Curieusement, la chaise électrique apparaît peu dans la littérature américaine, même si elle fait une fracassante apparition dans certains textes, par exemple dans Le Bûcher de Times Square, de Robert Coover, où l'auteur imagine que les époux Rosenberg sont grillés en place publique au cours d'un spectacle abracadabrant où Nixon se fait enculer par l'Oncle Sam. Serait-elle encore tabou dans l'imaginaire yankee? C'est possible, encore que certains artistes s'y soient intéressés, comme Warhol, et que l'obscène annuaire des condamnés à mort, Death Row, reste un immense succès de librairie aux États-Unis. Mon point de vue n'est pas tant européen que machinique; pour moi, la chaise électrique s'inscrit dans la grande lignée des machines célibataires, elle est inscrite en filigrane dans l'appareil de torture de La Colonie pénitentiaire de Kafka. Elle ne devrait être qu'imaginaire, et pourtant elle est réelle. Mais elle est aussi à l'image du capitalisme: elle ne fonctionne que mal, son seul mode de fonctionnement est le dysfonctionnement. Ce qui est fascinant dans la chaise électrique, c'est qu'elle révèle de façon flagrante à quel point la science aime déguiser la barbarie en humanitarisme.

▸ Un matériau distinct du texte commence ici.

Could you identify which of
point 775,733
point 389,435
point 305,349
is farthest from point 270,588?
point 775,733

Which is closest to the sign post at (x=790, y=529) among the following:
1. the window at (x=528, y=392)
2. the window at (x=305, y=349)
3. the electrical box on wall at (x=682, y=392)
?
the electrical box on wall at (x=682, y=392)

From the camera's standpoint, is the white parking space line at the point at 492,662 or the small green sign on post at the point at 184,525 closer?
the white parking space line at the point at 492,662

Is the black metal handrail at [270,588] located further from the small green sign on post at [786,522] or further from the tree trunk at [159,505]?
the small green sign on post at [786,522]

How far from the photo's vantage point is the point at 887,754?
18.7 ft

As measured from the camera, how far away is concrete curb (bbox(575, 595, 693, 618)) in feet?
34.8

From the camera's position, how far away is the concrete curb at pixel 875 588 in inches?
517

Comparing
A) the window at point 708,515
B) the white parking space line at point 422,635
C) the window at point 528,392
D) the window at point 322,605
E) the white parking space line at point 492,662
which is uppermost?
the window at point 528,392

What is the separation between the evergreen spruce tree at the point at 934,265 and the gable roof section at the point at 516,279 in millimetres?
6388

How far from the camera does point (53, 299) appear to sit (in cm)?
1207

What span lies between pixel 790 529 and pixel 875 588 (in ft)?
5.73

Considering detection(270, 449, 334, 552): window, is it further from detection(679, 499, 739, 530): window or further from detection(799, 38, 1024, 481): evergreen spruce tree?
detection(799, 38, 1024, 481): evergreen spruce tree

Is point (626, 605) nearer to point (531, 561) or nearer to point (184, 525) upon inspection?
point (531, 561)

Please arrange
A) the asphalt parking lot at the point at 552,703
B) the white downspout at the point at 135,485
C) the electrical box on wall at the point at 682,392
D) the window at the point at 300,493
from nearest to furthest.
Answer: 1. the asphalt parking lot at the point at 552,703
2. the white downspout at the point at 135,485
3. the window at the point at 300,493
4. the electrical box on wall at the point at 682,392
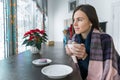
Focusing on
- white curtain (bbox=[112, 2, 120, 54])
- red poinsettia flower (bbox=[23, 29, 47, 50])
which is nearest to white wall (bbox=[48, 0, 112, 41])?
white curtain (bbox=[112, 2, 120, 54])

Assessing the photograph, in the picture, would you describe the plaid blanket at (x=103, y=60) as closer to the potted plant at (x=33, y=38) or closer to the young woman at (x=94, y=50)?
the young woman at (x=94, y=50)

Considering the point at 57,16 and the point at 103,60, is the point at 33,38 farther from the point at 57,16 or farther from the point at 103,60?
the point at 57,16

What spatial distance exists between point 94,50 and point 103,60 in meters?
0.09

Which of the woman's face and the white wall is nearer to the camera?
the woman's face

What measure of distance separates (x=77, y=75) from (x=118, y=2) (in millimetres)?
3332

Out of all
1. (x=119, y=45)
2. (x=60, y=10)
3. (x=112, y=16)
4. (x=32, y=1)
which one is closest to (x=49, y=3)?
(x=60, y=10)

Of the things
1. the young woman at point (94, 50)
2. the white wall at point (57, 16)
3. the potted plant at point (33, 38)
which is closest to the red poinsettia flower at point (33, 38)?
the potted plant at point (33, 38)

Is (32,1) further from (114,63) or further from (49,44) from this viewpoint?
(114,63)

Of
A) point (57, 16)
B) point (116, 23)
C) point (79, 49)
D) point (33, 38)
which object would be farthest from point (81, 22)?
point (57, 16)

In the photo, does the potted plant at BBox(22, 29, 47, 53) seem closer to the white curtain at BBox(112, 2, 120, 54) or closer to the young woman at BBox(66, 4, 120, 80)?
the young woman at BBox(66, 4, 120, 80)

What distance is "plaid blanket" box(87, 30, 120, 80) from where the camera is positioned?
0.89m

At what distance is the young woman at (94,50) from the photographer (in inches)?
35.4

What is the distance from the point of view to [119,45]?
12.2ft

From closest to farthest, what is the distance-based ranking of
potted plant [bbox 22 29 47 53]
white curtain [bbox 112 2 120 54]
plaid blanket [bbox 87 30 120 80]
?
plaid blanket [bbox 87 30 120 80] < potted plant [bbox 22 29 47 53] < white curtain [bbox 112 2 120 54]
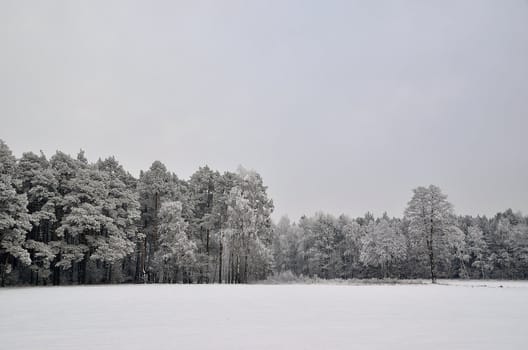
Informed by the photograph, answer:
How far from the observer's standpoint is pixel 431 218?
58.5 metres

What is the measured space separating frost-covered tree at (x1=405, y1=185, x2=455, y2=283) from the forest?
143 millimetres

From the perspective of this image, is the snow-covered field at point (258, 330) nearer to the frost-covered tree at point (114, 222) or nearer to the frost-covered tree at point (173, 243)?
the frost-covered tree at point (114, 222)

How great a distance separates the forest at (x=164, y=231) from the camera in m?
42.9

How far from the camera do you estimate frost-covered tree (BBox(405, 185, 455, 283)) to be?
58.1 metres

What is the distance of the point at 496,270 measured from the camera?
82188mm

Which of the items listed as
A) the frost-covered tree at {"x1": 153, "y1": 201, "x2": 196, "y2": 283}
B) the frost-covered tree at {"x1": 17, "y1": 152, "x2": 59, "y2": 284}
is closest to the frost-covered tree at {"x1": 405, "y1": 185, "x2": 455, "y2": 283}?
the frost-covered tree at {"x1": 153, "y1": 201, "x2": 196, "y2": 283}

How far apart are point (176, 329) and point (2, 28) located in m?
33.8

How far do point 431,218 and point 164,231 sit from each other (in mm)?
37594

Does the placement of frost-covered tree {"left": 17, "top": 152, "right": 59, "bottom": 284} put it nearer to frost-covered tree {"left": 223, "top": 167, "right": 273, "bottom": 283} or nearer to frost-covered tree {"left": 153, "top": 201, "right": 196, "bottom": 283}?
frost-covered tree {"left": 153, "top": 201, "right": 196, "bottom": 283}

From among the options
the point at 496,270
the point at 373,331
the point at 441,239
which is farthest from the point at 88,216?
the point at 496,270

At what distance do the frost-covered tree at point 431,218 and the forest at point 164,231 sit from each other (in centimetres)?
14

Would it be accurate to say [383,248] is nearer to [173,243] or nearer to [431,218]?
[431,218]

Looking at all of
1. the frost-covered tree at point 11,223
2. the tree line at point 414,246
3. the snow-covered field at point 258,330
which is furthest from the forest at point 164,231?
the snow-covered field at point 258,330

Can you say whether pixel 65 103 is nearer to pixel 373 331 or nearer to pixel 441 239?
pixel 373 331
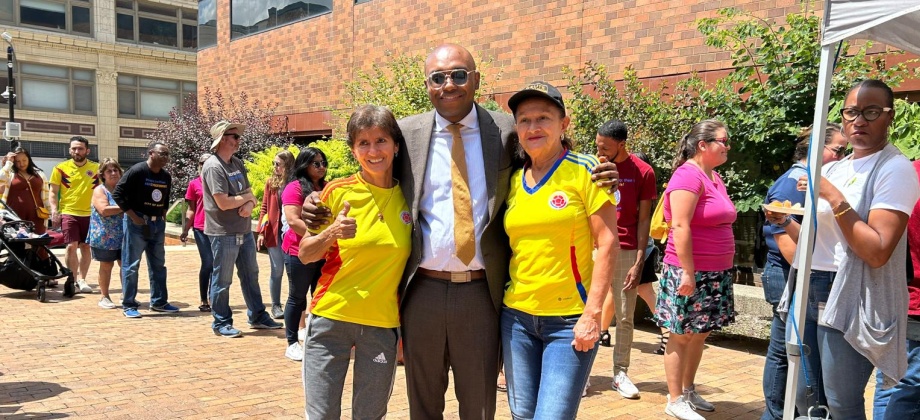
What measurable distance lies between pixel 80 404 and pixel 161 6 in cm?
4377

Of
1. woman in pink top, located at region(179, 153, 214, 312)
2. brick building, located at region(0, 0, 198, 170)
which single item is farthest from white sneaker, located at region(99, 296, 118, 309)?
brick building, located at region(0, 0, 198, 170)

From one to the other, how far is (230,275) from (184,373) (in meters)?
1.47

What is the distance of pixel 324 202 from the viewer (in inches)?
132

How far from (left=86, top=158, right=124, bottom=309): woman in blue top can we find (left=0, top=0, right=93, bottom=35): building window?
35.9m

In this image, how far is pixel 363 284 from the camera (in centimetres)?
330

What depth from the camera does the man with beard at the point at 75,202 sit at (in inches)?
387

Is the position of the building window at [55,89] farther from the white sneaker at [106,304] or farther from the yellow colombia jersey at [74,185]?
the white sneaker at [106,304]

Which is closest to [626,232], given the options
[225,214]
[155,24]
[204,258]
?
[225,214]

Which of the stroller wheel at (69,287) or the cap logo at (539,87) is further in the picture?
the stroller wheel at (69,287)

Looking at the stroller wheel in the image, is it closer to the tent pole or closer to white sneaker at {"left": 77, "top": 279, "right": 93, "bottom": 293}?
white sneaker at {"left": 77, "top": 279, "right": 93, "bottom": 293}

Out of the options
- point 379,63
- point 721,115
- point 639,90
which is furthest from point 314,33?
point 721,115

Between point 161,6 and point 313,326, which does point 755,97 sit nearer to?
point 313,326

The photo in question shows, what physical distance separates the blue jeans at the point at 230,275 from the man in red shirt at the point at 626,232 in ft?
12.1

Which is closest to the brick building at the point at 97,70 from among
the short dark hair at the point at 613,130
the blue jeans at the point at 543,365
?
the short dark hair at the point at 613,130
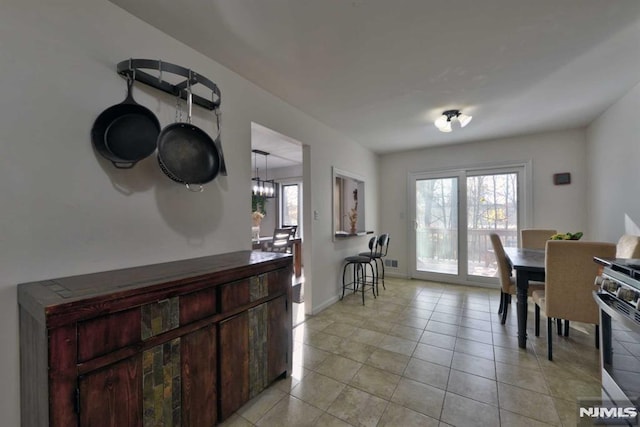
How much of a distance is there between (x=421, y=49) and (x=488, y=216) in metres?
3.45

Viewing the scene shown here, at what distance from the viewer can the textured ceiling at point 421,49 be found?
1.56 meters

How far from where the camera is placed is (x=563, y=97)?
276 cm

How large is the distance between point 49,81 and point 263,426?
7.25 ft

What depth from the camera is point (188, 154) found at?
1753 millimetres

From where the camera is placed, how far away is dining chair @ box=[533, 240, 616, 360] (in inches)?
79.0

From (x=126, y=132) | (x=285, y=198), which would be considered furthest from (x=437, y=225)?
(x=126, y=132)

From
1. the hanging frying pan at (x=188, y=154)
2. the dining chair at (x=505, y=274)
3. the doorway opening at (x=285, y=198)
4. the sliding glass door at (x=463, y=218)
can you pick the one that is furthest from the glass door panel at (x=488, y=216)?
the hanging frying pan at (x=188, y=154)

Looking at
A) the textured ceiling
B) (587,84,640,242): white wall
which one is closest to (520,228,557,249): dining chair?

Dans une interview récente, tu affirmes: « Si ça merde depuis 50 ans, c’est qu’on n’a pas su injecter le désir dans les machines, l’ordinateur et la télévision.» Les machines du châtiment en font-elles partie?

En ce moment, il y a un «musée» américain qui propose une machine électrique. Moyennant quelques cents, on s'y assoit, et on reçoit une petite décharge d'électricité (statique, bien sûr). Les gosses adorent ça, leurs parents aussi. Mourir assis est un fantasme moderne, à l'antipode de la mort allongée des Grecs ou de la mort debout des pelotons d'exécution. Mourir assis est ce que l'homme contemporain expérimente tous les jours à son bureau ou devant sa télévision. C'est ça le progrès pour l'humanitarisme américain: ni debout ni couché.

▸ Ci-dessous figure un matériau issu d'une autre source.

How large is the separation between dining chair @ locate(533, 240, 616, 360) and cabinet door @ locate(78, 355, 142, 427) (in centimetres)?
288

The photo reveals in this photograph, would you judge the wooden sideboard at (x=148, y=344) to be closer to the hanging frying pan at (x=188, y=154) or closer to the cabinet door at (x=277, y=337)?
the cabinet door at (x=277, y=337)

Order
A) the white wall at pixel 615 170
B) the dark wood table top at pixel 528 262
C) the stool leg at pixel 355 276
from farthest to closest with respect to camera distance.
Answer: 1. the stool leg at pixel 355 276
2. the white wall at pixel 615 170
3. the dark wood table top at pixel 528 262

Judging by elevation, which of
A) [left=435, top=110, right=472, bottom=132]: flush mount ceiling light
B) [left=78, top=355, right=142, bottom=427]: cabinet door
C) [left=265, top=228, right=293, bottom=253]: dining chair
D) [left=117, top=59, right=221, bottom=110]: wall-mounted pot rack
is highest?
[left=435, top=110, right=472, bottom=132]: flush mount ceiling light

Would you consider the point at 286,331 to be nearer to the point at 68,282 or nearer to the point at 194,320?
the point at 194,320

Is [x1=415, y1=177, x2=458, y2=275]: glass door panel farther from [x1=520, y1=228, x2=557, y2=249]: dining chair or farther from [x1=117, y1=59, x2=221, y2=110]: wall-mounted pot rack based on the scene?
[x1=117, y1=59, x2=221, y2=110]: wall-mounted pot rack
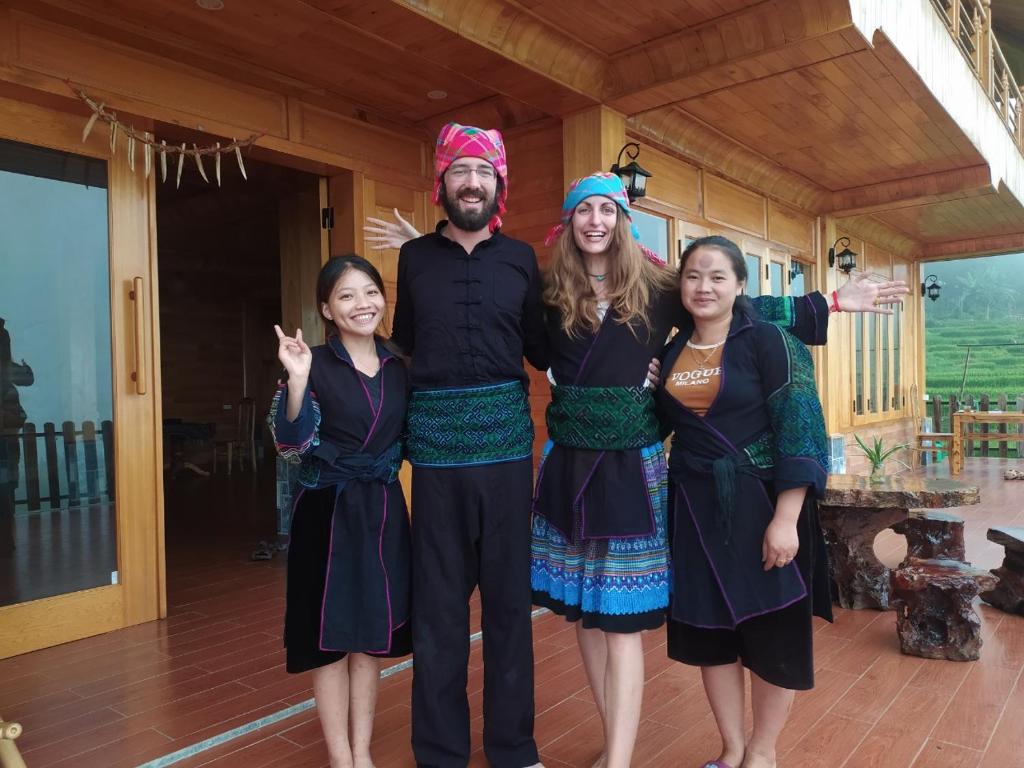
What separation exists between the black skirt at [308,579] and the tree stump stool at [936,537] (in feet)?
8.78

Derrière Howard Hordinary, cet américain moyen et bourreau très ordinaire, héros de ton livre, se cache-t-il une figure dont tu t’es inspiré?

Non. En revanche, au cours de mes recherches, j'ai étudié le parcours de quelques bourreaux, entre autres celui d'Alfred Leuchter, sur qui Errol Morris a réalisé un documentaire passionnant, Mr Death. Leuchter est un pauvre type, sans réelles qualifications scientifiques, fils de bourreau, qui s'est mis à sonner à la porte de tous les couloirs de la mort américains en proposant ses services. Il a voulu améliorer la chaise électrique et en possédait une chez lui. Après ça, il a essayé de mettre au point des chambres à gaz plus performantes, avant de rejoindre les rangs des négationnistes et de mener une croisade aberrante pour prouver que les chambres à gaz n'avaient pu exister pour la bonne raison que les nazis étaient nuls en chimie. Pathétique.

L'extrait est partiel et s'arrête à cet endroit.